Paz mundial: o sonho pode acabar?
Foto: Olivier Boels |
Alguns dos cenários futuros que estão sendo desenhados levam a crer que existirá uma situação caótica que pode afetar a paz mundial. É sob essa ótica que um relatório de especialistas norte-americanos, divulgado em novembro de 2007, projeta uma perturbação na ordem econômica e política do planeta.
O documento A Era das Conseqüências (PDF 2.171 KB - Baixar Arquivo) apontou forte tendência de que os países se isolem para poupar seus escassos recursos, com o surgimento de conflitos pelo deslocamento de refugiados das secas e da elevação dos mares.
Produzido por pesquisadores do Center For Strategic and International Studies (Centro de Estudos Internacionais e Estratégicos), organização sem fins lucrativos norte-americana, o documento traçou três cenários planetários, a distância de uma geração. O trabalho parte de três aumentos de temperatura e tenta identificar a respectiva evolução geopolítica, retirando lições de política externa e de segurança para os Estados Unidos.
Cenário 1 - O primeiro cenário considera um aumento de temperatura média de 1,3 grau centígrado e o ano é 2040. Haveria elevadas tensões fronteiriças provocadas por migrações de grandes grupos, escassez de recursos e doenças.
Cenário 2 - Em um segundo cenário, de 2,6 graus, também em 2040, agravam-se todas estas tendências. Segundo os autores, a própria coesão nacional dos países ficará em dúvida, devido a três fatores: falta de água, escassez de alimentos e migrações em larga escala. Os conflitos serão motivados pelo domínio de recursos, tais como água.
Cenário 3 - O terceiro cenário, definido como de catástrofe, parte de um aumento de 5,6 graus até 2100. Os autores do estudo não excluem o colapso de sociedades ou a guerra geral pelo controle de território. A segurança das nações industrializadas estaria em grande perigo. Na comparação de um participante na discussão, citado no relatório, "um cenário Mad Max, só que mais quente, sem praias e talvez até de maior caos".
"Algumas das conseqüências podem essencialmente envolver o fim da globalização tal qual a conhecemos, pois diferentes partes da Terra se contraem a fim de tentar conservar o que precisam para sobreviver", disse Leon Fuerth, um dos autores do estudo e ex-assessor de segurança nacional do ex-vice-presidente Al Gore, em entrevista à Agência Reuters, em julho de 2007.
ONU
As previsões de impacto das mudanças climáticas na segurança mundial são perigosas. Tanto que, em abril de 2007, o Conselho de Segurança das Nações Unidas debateu, pela primeira vez, o impacto das alterações climáticas na estabilidade política e social do planeta.
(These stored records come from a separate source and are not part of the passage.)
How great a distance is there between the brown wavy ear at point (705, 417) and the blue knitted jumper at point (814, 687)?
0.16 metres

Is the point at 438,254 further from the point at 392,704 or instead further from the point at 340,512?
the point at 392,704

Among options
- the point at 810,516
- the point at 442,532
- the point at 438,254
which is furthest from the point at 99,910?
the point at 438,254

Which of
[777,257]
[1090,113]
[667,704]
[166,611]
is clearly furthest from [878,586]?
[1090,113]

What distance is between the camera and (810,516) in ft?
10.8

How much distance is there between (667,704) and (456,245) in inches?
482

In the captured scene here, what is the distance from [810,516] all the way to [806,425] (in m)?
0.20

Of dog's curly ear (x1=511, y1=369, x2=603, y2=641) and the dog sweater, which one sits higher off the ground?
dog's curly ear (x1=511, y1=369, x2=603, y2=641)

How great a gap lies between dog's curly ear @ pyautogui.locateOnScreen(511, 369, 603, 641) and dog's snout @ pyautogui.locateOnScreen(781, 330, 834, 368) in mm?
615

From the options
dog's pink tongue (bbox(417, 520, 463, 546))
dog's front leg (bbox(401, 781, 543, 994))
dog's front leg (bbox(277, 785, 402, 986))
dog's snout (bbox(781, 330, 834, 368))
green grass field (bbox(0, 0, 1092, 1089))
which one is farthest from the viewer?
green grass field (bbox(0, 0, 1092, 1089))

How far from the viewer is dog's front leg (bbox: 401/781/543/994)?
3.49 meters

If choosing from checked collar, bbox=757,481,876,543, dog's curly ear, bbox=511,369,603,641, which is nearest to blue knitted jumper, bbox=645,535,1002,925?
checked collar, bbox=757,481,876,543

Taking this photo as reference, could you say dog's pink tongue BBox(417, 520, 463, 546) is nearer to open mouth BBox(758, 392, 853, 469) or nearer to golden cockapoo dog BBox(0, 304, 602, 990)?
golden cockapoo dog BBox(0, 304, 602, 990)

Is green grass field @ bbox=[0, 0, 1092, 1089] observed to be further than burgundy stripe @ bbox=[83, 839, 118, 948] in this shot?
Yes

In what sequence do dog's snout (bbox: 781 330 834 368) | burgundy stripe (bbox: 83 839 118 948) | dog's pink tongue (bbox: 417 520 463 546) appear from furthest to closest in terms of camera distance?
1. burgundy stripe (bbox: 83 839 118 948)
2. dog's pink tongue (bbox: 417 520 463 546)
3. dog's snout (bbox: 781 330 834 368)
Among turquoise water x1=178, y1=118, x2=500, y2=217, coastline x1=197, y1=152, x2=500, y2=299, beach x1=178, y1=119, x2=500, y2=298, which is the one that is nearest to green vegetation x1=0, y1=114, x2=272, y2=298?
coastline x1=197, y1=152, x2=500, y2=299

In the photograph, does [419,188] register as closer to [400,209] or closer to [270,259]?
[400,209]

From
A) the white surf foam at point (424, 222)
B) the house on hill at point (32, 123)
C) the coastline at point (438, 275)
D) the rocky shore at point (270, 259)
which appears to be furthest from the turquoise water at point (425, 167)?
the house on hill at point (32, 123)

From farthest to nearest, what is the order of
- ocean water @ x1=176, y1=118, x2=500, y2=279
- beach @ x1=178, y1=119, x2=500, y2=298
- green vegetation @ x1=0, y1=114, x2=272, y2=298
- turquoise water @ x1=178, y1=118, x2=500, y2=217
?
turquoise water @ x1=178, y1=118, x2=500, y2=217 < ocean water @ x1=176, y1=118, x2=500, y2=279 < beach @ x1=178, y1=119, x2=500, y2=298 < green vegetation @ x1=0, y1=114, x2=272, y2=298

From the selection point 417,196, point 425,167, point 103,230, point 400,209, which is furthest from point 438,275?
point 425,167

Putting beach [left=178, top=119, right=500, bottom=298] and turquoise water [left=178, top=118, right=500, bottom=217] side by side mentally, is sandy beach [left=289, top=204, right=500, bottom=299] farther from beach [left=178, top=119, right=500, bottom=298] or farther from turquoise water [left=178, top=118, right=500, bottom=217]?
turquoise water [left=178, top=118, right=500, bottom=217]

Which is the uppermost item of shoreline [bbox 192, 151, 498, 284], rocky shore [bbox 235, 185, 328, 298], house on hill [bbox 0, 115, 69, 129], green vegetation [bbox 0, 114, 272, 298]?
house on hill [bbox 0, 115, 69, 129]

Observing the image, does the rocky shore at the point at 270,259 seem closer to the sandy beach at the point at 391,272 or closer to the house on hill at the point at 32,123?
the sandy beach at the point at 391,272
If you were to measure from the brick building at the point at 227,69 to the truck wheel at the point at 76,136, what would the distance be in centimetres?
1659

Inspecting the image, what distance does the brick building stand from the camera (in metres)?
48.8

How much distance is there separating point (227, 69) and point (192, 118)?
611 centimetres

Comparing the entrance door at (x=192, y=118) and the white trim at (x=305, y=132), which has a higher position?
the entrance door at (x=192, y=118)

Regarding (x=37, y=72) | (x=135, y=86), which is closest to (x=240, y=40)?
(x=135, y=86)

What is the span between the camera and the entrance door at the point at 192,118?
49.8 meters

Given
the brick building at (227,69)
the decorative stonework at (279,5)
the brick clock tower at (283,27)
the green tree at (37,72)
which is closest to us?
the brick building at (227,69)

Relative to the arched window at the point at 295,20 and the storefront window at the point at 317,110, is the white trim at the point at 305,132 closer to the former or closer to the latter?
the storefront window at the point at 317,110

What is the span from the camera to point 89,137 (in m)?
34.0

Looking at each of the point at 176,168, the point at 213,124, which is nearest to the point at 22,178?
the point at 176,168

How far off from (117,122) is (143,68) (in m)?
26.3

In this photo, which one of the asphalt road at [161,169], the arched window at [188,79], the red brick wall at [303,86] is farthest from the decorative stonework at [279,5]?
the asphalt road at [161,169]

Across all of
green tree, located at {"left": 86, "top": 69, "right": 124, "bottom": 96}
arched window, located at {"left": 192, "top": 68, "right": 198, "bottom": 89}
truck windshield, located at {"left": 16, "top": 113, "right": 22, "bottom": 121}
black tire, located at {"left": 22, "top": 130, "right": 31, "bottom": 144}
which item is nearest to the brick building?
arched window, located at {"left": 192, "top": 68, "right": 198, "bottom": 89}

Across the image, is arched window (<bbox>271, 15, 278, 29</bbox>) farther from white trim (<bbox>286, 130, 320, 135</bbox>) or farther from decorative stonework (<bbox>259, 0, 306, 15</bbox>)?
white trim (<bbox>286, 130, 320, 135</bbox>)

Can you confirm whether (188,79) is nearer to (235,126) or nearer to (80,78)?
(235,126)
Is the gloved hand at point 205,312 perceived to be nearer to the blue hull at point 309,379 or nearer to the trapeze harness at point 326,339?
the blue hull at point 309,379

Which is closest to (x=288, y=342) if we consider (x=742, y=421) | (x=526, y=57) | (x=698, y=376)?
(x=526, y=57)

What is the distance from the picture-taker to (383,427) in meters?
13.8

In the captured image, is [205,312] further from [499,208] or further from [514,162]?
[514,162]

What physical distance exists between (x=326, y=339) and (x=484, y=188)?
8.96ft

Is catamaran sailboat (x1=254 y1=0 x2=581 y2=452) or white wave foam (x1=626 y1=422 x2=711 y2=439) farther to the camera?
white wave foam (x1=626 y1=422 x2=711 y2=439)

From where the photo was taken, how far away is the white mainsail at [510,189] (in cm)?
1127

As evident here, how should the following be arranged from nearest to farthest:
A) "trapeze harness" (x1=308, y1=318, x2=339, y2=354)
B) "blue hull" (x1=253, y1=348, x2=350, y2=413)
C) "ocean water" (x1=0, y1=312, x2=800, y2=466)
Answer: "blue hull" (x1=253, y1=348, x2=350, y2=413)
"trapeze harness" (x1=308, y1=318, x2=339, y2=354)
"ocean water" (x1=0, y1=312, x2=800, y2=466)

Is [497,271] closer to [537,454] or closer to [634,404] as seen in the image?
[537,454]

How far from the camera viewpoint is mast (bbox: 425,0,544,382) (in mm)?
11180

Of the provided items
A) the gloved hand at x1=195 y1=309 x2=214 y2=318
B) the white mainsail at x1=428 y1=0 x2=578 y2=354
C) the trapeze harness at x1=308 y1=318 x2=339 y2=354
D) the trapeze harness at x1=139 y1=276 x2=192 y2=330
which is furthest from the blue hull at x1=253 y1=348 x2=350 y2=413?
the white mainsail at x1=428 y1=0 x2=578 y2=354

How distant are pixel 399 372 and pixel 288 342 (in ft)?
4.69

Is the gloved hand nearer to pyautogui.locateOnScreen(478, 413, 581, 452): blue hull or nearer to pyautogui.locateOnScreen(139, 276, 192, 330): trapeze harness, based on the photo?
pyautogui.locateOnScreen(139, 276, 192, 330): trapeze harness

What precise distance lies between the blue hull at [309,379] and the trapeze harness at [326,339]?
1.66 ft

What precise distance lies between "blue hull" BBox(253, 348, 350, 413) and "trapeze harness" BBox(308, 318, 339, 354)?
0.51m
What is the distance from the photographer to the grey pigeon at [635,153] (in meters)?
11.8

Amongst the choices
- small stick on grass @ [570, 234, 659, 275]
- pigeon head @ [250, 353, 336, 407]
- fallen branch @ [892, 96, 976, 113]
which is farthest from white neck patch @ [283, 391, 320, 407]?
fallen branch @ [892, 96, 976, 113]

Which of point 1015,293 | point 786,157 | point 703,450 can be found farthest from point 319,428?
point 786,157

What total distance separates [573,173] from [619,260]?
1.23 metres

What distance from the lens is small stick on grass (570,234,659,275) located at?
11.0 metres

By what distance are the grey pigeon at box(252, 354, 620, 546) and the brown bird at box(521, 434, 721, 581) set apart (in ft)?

Conforme conta o World Socialist Web Site, em matéria de 28/04/2007, a secretária do exterior britânica, Margaret Beckett, presidente do Conselho de Segurança, introduziu o tema na reunião relacionando o fenômeno à paz mundial: “o Conselho de Segurança é o fórum que discute questões que ameaçam a paz e a segurança da comunidade internacional. O que dá início a uma guerra? Lutas pela água. Mudanças de padrões das chuvas. Lutas pela produção de alimentos, pelo uso da terra. Existem algumas grandes ameaças potenciais das mudanças climáticas à nossa economia, mas também à paz e à segurança".
O secretário-geral da ONU, Ban Kimoon, também demonstrou preocupação com o risco representado pelas mudanças climáticas para a segurança internacional. "Isto é especialmente verdade em regiões vulneráveis, que enfrentam diversas tensões ao mesmo tempo - conflitos preexistentes, pobreza e acesso desigual a recursos, instituições fracas, insegurança alimentar e incidência de doenças como HIV/Aids", disse ele.
Além disso, de acordo com a Organização do Tratado do Atlântico Norte (OTAN), o degelo do Oceano Ártico irá criar rotas marítimas e competição por reservas valiosas de energia, gerando numa corrida internacional que trará novos desafios à segurança global.
Antes navegáveis apenas por meio de submarinos, abertas para a navegação máritma, as águas do Ártico devem se tornar palco de delicadas relações entre países que reivindicam o território próximo ao polo norte. Especialmente no momento em que as regiões do fundo do mar passem a ser campos viáveis de petróleo e gás natural. Atualmente, participam da disputa do território Estados Unidos, Rússia e Canadá.